▸ **Exercise description**
Express the records, from the line that contains "Between the black" through the last line of the records, inclusive, as a Markdown table with the columns Row and Line. Give one numbered row per line and leave out blank lines.

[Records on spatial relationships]
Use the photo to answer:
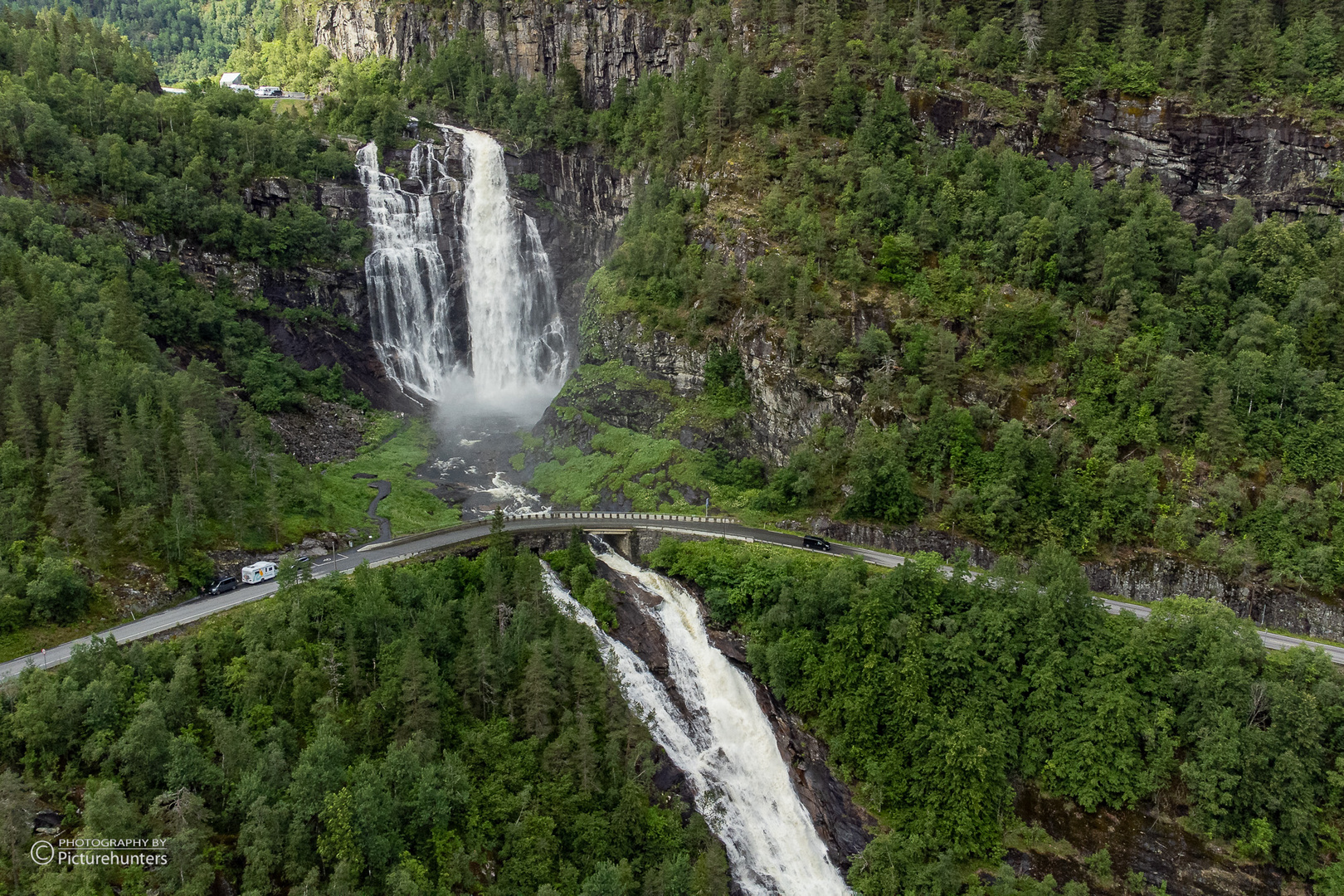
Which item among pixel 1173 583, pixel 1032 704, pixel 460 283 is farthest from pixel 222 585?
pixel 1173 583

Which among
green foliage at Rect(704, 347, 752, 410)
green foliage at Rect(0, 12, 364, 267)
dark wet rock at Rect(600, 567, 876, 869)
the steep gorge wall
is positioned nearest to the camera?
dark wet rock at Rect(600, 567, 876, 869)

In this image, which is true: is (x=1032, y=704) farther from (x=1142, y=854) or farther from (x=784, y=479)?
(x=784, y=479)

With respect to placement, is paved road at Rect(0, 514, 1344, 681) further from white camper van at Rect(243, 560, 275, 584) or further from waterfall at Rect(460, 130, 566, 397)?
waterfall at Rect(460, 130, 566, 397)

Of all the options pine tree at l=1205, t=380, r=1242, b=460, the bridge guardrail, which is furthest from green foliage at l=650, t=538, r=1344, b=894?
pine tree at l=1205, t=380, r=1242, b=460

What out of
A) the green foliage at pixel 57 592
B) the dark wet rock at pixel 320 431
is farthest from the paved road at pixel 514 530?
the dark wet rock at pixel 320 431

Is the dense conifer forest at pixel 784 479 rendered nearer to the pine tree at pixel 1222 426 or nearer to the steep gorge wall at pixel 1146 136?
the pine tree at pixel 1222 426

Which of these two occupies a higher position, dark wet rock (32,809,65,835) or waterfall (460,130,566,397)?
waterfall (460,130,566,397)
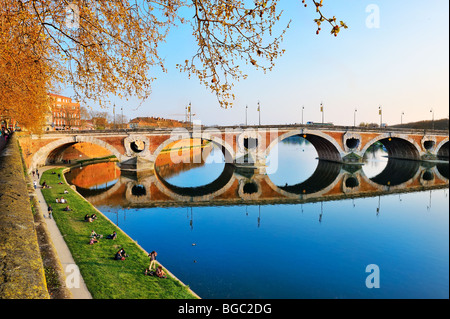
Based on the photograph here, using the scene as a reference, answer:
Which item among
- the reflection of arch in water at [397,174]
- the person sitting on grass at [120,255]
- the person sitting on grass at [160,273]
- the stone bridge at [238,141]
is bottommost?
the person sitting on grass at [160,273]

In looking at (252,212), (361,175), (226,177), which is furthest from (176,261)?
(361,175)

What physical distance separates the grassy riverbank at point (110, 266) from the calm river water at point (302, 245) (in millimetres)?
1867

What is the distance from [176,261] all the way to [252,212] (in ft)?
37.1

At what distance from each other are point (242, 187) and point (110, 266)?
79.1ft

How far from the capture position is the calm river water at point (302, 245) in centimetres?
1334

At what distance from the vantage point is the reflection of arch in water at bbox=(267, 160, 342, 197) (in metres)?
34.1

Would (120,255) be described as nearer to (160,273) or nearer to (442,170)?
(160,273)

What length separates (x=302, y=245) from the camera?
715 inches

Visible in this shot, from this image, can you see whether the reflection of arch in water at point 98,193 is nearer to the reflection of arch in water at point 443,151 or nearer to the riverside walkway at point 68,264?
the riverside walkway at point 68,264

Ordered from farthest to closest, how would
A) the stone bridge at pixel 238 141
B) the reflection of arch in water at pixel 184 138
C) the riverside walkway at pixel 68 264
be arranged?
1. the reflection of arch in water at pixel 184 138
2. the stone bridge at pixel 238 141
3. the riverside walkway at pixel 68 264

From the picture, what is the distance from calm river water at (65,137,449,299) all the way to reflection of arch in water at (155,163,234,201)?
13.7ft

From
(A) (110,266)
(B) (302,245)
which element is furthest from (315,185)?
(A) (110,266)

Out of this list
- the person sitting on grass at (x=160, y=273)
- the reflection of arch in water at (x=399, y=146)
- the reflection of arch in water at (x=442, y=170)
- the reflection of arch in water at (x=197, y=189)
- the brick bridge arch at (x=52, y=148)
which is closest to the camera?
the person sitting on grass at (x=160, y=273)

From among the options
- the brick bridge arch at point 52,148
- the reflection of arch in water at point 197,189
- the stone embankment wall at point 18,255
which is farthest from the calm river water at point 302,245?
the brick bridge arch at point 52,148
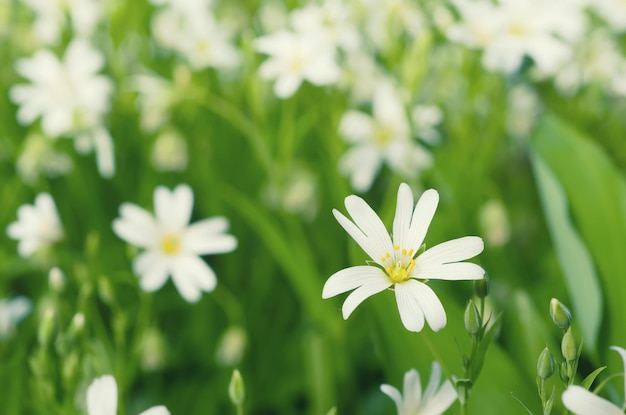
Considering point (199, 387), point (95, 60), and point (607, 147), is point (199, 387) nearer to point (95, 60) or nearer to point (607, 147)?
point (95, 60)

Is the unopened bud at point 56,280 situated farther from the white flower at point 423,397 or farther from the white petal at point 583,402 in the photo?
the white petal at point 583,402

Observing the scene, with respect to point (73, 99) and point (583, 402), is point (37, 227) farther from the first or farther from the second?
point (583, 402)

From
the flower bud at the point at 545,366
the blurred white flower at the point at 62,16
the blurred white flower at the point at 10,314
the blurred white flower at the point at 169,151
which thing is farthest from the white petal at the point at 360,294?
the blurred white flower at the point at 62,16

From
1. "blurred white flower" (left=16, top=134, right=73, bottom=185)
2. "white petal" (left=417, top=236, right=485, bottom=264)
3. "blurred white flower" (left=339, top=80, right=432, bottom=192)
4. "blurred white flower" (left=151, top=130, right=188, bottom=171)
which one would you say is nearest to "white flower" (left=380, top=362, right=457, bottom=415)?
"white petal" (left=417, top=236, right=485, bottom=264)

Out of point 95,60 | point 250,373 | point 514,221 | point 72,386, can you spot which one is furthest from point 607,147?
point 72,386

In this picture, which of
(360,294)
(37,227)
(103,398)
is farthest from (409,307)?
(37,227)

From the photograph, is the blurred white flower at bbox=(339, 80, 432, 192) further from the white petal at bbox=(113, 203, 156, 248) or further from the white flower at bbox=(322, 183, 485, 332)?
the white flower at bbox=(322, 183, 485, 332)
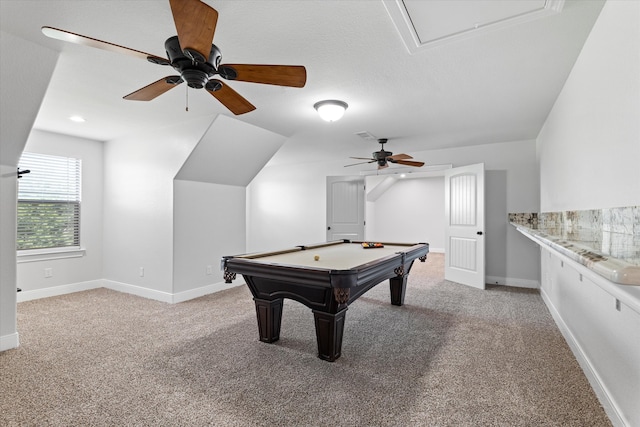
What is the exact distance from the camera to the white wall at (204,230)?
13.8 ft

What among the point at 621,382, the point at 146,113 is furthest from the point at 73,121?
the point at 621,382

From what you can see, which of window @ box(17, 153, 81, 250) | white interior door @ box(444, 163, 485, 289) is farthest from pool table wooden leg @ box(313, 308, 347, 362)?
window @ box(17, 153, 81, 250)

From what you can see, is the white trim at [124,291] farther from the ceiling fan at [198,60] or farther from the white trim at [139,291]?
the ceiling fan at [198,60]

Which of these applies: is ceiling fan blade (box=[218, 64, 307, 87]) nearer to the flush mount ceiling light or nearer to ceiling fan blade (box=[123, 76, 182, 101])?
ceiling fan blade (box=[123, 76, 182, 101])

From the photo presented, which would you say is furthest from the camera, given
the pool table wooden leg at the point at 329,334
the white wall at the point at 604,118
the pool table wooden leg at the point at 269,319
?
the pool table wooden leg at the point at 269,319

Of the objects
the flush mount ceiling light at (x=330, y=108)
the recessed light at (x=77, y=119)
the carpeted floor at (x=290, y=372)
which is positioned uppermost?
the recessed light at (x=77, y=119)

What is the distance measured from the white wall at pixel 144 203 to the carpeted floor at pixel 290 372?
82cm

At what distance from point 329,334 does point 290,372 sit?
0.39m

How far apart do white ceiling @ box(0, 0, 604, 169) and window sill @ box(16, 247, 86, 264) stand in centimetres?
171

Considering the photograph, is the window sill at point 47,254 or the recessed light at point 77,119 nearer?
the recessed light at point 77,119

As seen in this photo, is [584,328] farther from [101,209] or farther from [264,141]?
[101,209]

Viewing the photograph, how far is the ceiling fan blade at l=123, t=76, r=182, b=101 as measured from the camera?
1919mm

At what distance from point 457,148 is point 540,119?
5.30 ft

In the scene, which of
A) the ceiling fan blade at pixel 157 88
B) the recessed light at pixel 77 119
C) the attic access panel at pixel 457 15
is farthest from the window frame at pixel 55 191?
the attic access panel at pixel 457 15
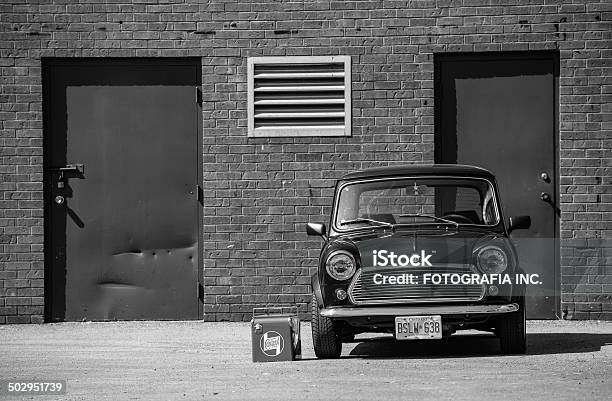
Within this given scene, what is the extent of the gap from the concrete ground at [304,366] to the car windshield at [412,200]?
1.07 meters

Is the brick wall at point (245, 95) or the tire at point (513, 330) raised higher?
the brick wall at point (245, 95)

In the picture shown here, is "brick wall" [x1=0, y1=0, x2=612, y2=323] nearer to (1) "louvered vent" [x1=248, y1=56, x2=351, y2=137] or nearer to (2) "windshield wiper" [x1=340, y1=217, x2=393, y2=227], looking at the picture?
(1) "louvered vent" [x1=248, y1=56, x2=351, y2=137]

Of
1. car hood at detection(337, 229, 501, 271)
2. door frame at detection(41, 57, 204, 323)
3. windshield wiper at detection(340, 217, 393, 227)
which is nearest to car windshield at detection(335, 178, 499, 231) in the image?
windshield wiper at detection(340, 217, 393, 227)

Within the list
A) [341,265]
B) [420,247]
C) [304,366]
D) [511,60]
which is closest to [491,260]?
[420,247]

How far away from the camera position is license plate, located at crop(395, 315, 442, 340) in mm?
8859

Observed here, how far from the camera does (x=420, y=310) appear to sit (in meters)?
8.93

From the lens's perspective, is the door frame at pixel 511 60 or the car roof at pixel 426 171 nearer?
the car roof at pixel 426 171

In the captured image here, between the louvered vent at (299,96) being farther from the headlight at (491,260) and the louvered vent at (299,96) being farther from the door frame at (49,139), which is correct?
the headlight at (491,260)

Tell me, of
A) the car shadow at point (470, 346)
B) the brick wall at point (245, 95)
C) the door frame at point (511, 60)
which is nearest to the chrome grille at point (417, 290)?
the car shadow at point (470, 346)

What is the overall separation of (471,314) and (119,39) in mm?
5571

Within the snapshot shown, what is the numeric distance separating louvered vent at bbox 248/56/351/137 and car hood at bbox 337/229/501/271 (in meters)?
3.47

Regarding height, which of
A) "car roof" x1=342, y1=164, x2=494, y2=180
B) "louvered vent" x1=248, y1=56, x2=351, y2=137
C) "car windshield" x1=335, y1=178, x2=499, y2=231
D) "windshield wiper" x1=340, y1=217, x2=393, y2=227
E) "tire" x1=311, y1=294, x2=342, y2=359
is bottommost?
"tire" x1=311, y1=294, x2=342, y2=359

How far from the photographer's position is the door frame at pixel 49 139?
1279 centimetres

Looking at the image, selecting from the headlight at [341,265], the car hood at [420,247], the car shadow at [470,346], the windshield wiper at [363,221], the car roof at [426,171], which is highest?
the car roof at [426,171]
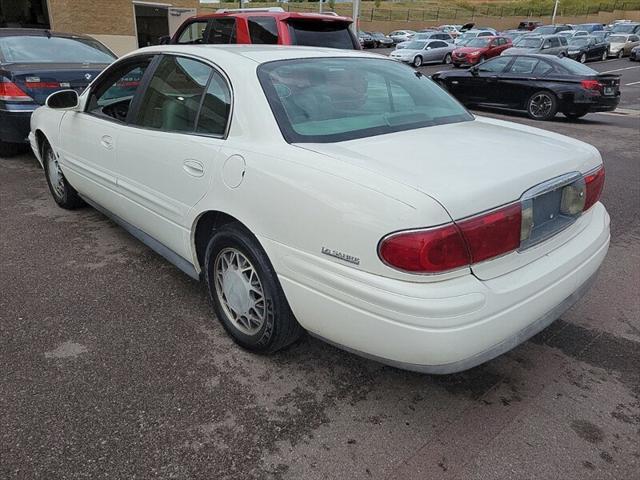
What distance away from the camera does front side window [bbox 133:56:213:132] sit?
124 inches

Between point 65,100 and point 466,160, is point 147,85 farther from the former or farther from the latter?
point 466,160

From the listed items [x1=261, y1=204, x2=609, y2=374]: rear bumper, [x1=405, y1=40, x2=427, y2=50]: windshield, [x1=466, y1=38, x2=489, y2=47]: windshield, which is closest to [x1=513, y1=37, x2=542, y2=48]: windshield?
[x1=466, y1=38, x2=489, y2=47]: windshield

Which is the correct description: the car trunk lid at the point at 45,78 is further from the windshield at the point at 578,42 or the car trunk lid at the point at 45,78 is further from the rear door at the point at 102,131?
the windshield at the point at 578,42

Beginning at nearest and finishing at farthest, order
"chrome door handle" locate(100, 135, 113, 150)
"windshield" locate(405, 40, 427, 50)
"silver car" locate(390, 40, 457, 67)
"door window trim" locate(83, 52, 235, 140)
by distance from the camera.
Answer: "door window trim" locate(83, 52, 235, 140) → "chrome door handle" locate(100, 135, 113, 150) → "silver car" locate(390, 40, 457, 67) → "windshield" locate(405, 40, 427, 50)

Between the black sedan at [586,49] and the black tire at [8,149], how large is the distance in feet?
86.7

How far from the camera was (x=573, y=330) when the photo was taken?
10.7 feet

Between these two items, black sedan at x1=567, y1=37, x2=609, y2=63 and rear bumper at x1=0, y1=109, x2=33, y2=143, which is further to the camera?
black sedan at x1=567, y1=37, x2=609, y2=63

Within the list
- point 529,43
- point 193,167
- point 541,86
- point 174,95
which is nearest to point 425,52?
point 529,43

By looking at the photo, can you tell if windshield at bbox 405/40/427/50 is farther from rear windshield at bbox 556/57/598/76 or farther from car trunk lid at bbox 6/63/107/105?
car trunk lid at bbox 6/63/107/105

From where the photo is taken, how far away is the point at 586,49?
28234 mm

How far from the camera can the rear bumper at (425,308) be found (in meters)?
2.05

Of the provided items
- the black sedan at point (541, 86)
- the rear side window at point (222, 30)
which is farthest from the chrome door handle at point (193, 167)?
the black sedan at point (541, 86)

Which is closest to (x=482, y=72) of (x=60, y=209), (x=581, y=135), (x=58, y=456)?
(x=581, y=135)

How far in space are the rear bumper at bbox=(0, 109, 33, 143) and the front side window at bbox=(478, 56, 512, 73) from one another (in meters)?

▸ **Reply to the exercise**
| Row | Line |
|---|---|
| 1 | Between the black sedan at [586,49] and the black tire at [8,149], how large is the distance in feet? |
| 2 | 86.7 |
| 3 | How far from the camera was (x=573, y=330) when the photo was taken? |
| 4 | 10.7 feet |
| 5 | Between these two items, black sedan at x1=567, y1=37, x2=609, y2=63 and rear bumper at x1=0, y1=109, x2=33, y2=143, which is further to the camera? |
| 6 | black sedan at x1=567, y1=37, x2=609, y2=63 |
| 7 | Within the list |
| 8 | - point 529,43 |
| 9 | - point 193,167 |
| 10 | - point 541,86 |
| 11 | - point 174,95 |
| 12 | which is nearest to point 425,52? |
| 13 | point 529,43 |
| 14 | By looking at the photo, can you tell if windshield at bbox 405/40/427/50 is farther from rear windshield at bbox 556/57/598/76 or farther from car trunk lid at bbox 6/63/107/105? |
| 15 | car trunk lid at bbox 6/63/107/105 |
| 16 | From where the photo is taken, how far away is the point at 586,49? |
| 17 | 28234 mm |
| 18 | How far from the camera can the rear bumper at (425,308) be found (in meters)? |
| 19 | 2.05 |
| 20 | Of the provided items |
| 21 | - the black sedan at point (541, 86) |
| 22 | - the rear side window at point (222, 30) |
| 23 | which is farthest from the chrome door handle at point (193, 167)? |
| 24 | the black sedan at point (541, 86) |
| 25 | Which is closest to (x=482, y=72) of (x=60, y=209), (x=581, y=135), (x=58, y=456)? |
| 26 | (x=581, y=135) |
| 27 | How far in space are the rear bumper at bbox=(0, 109, 33, 143) and the front side window at bbox=(478, 56, 512, 73) from one another (in meters)? |